Randall Todd “Ismail” Royer, formerly of the Council on American Islamic Relations (CAIR), has pleaded guilty to charges connected to his attempt to join the global jihad. This from the Washington Post, with thanks to LGF:
A key member of an alleged Virginia jihad network pleaded guilty to federal weapons and explosives charges today, denying that he intended to harm Americans but acknowledging that he and his co-defendants had sought to fight on behalf of Muslim causes abroad.

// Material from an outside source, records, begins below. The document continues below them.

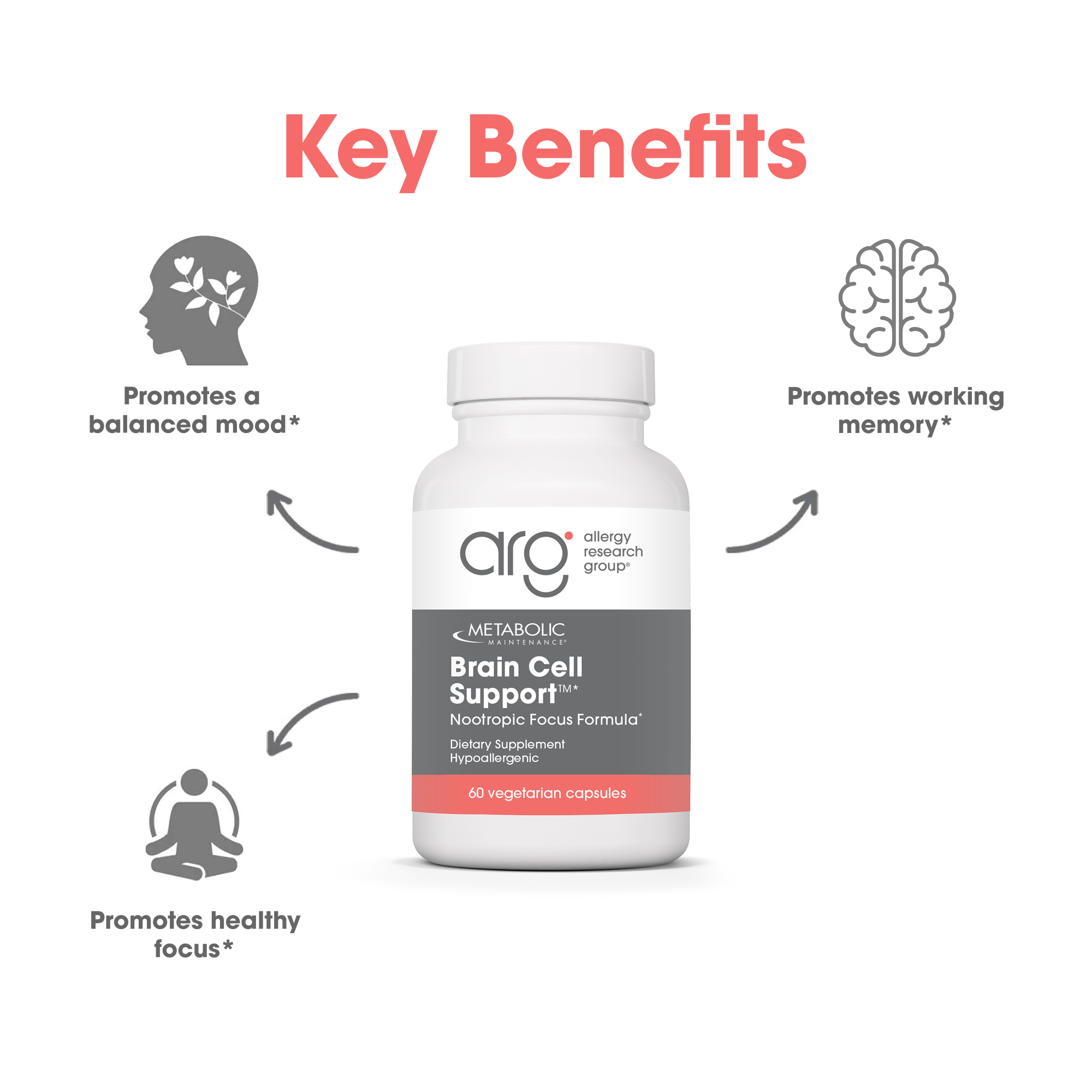 Key Benefits

Promotes a balanced mood*

Promotes working memory*

arg allergy research group®

METABOLIC MAINTENANCE®

Brain Cell Support™*

Nootropic Focus Formula*

Dietary Supplement
Hypoallergenic

60 vegetarian capsules

Promotes healthy focus*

Well, that’s reassuring for about a millisecond. Against whom are “Muslim causes” around the world fighting? If they’re not fighting Americans now, they still consider America the Great Satan and primary ultimate target.
Randall Todd Royer, 30, of Falls Church, entered his surprise plea in U.S. District Court in Alexandria. He faces at least 20 years in prison when he is sentenced April 9. Another of the 11 men originally charged in the case, Ibrahim Ahmed al-Hamdi, 26, of Alexandria, pleaded guilty to similar charges and faces at least 15 years in prison.
A St. Louis native who became an activist for Muslim causes, Royer was at the center of the government’s case against a group of men who played paintball in the Virginia countryside to prepare for jihad training that could have targeted the United States, prosecutors say. By his own admission, he played a key role in organizing the men.
Today’s court action brings to six the number of men who have pleaded guilty in the high-profile case that the Justice Department had publicized as an important milestone in the war on terrorism. A federal grand jury originally charged the 11 men in June with weapons counts and with training with Lashkar-i-Taiba, a group that is trying to drive India from Kashmir and has been labeled a terrorist organization by the U.S. government.
Nor was just Kashmir involved:
In September, the charges were upgraded against the seven remaining defendants. Two, including Royer, were charged in the new indictment with conspiring to provide material support to Osama bin Laden’s al Qaeda organization and to his Taliban protectors in Afghanistan. A third is accused of supplying services to the Taliban.
However, that’s why he pled guilty:
Those charges against Royer were dropped in exchange for today’s plea.
What will Royer’s old colleague, Ibrahim Hooper, say? That Royer is being railroaded? That the evidence against him has no substance? The guilty plea will be hard to finesse. Unfortunately, however, Hooper will most likely never have to finesse it at all, or to answer any uncomfortable questions about how a jihadist like Royer managed to get a job in such a sterling moderate Muslim organization as CAIR. Hooper will not have to answer them because any journalist whom he doesn’t hang up on will not ask them.